School officials assail bill to curb superintendent's power over transfers Measure would tie his hands, they say

November 16, 1993|By Lan Nguyen | Lan Nguyen,Staff Writer

A bill to curb the Howard County school superintendent's power to transfer principals and vice principals has raised the ire of local school officials, who say the state senator who introduced it is stepping on their turf.

Republican Sen. Christopher J. McCabe's bill would bar the superintendent from transferring a school's entire administrative staff and would require a series of steps before more than half of an administrative staff could be transferred.

His bill is a response to Superintendent Michael E. Hickey's unprecedented transfer in May of the principals and assistant principals of Centennial and Mount Hebron high schools.

Angry Mount Hebron High parents have filed an appeal with the state Department of Education.

"I was distressed and disturbed at the manner in which the movements were made," said Mr. McCabe, who represents parts of Montgomery and Howard counties and has met with some of the upset parents.

He said his bill would strengthen the administrative transfer procedure by providing for timely notice to employees and to the school community, and by letting community members voice their concerns to the school board.

"Clearly, the way [administrative transfers were] announced to the community last school year caused a lot of dissension and mistrust of the motive of the people at the school board and the superintendent," he said. "It has driven a wedge between school administrators and parents.

"If we have a better procedure to handle these sensitive decisions, then perhaps we can bridge this gulf that has been created."

Board members say the legislation is unnecessary. They say Dr. Hickey is setting up a task force to look into transfer procedures and that the Mount Hebron and Centennial transfers were isolated incidents.

Those transfers were "very out of the ordinary, simply because Dr. Hickey has never done it before, and chances are it'll never happen again," said board member Susan Cook. "By enacting legislation to prohibit such moves, it would basically tie Dr. Hickey's hand in doing any type of transfer."

Last week, Dr. Hickey said Mr. McCabe was "overreacting. I'm very disappointed a legislator feels he should get involved in micro-managing a school decision. There are a lot of factors that go into this that don't lend themselves to a hearing."

Mr. McCabe denies he is trying to micro-manage the school system.

"My ultimate goal is to help provide a better process in which difficult personnel decisions are handled so the school community is not alienated," he said.

His bill would require that before a superintendent transferred more than 50 percent of an administrative or counseling staff, the superintendent must give 60 days' notice to the school's PTA, which could then request a public hearing.

The notice from the superintendent would have to detail the names and positions of employees, their length of service in the school system and the justification for their transfers, along with other information. It also would be required to provide confirmation that each employee had been advised in writing and in person of the transfer and the reason for it.

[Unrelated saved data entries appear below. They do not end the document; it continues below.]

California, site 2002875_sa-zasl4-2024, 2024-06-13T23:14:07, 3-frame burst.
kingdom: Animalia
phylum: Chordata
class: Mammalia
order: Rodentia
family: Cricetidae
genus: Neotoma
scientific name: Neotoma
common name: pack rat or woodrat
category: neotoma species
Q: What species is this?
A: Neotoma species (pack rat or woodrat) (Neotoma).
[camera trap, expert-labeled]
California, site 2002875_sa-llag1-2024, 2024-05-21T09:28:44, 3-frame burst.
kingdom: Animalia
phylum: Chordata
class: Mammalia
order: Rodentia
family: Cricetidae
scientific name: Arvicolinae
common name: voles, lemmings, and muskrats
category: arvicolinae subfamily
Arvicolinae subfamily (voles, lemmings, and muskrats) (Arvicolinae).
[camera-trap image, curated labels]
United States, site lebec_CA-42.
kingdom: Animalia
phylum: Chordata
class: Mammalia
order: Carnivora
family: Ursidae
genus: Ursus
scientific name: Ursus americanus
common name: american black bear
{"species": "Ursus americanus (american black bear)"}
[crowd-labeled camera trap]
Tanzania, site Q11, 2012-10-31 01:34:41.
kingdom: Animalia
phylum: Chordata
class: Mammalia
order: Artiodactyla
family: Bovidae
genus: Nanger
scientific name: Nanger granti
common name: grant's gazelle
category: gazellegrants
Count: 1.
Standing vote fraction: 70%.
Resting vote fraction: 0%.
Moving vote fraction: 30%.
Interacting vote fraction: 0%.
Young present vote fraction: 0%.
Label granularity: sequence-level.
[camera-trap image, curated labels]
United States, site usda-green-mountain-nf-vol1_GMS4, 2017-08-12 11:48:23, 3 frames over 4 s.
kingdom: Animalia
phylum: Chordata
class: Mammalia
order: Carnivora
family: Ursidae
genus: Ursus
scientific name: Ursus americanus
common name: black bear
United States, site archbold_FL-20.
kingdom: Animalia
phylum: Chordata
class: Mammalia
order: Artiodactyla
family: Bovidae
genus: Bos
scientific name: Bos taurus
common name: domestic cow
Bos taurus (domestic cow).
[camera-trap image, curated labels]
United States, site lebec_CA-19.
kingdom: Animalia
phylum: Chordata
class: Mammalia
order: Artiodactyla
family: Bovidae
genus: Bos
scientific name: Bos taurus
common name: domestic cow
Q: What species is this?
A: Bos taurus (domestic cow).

The notice requirement "shows some respect to the parents and the school community," Mr. McCabe said. "After all, everything I have been reading about reform in education is to find ways to involve the parents in the schools."

The bill also would require the superintendent to give written notice to the school board, which under law has no power over administrative transfers. Currently, the school board gets notice of transfers after the fact.

Mr. McCabe said he and parents are looking for more detail than Dr. Hickey gave for last school year's transfers.

He also said legislators have a responsibility to step in when a local action, such as those administrative transfers, erodes community support for the schools.

School officials noted that even if the school board holds a public hearing, as proposed, it would still have no authority to do anything about administrative transfers.

The Howard County Education Association, which represents teachers, is looking at the bill to determine whether it can be amended to include teachers and support personnel, said James R. Swab, the union president.

A public hearing on the bill has been scheduled for Dec. 1 at the George Banneker Room in the county government building in Ellicott City.